Stated problem: Copy the stretch of the data from the line containing "Which sits higher" through the end, replacing "nearest" with "closest" and leaving everything else unchanged.

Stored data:
"""
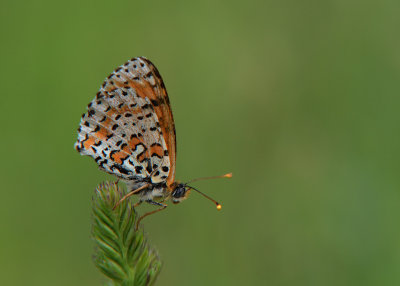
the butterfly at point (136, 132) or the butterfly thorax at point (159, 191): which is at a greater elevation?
the butterfly at point (136, 132)

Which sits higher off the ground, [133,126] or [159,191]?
[133,126]

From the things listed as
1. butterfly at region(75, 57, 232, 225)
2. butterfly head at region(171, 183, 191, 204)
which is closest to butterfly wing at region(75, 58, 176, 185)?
butterfly at region(75, 57, 232, 225)

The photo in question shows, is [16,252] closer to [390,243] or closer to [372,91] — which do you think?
[390,243]

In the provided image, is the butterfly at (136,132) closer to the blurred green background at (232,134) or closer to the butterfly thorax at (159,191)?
the butterfly thorax at (159,191)


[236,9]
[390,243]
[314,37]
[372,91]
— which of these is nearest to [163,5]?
[236,9]

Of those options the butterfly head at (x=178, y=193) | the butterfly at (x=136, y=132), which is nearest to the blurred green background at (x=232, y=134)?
the butterfly head at (x=178, y=193)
"""
The output:
Which sits higher off the ground, [133,126] or [159,191]?
[133,126]

From the things listed as
1. butterfly at region(75, 57, 232, 225)
2. butterfly head at region(171, 183, 191, 204)
which is closest to butterfly wing at region(75, 58, 176, 185)?
butterfly at region(75, 57, 232, 225)

The photo in question shows, is [16,252] closer to [390,243] or closer to [372,91] — which do you think?
[390,243]

In the provided image, is the butterfly at (136,132) closer to the blurred green background at (232,134) or closer to the butterfly thorax at (159,191)?
the butterfly thorax at (159,191)


[236,9]
[390,243]
[314,37]
[372,91]
— which of these is closest to [163,5]?
[236,9]

Of those options the butterfly head at (x=178, y=193) | the butterfly at (x=136, y=132), which is closest to the blurred green background at (x=232, y=134)?
the butterfly head at (x=178, y=193)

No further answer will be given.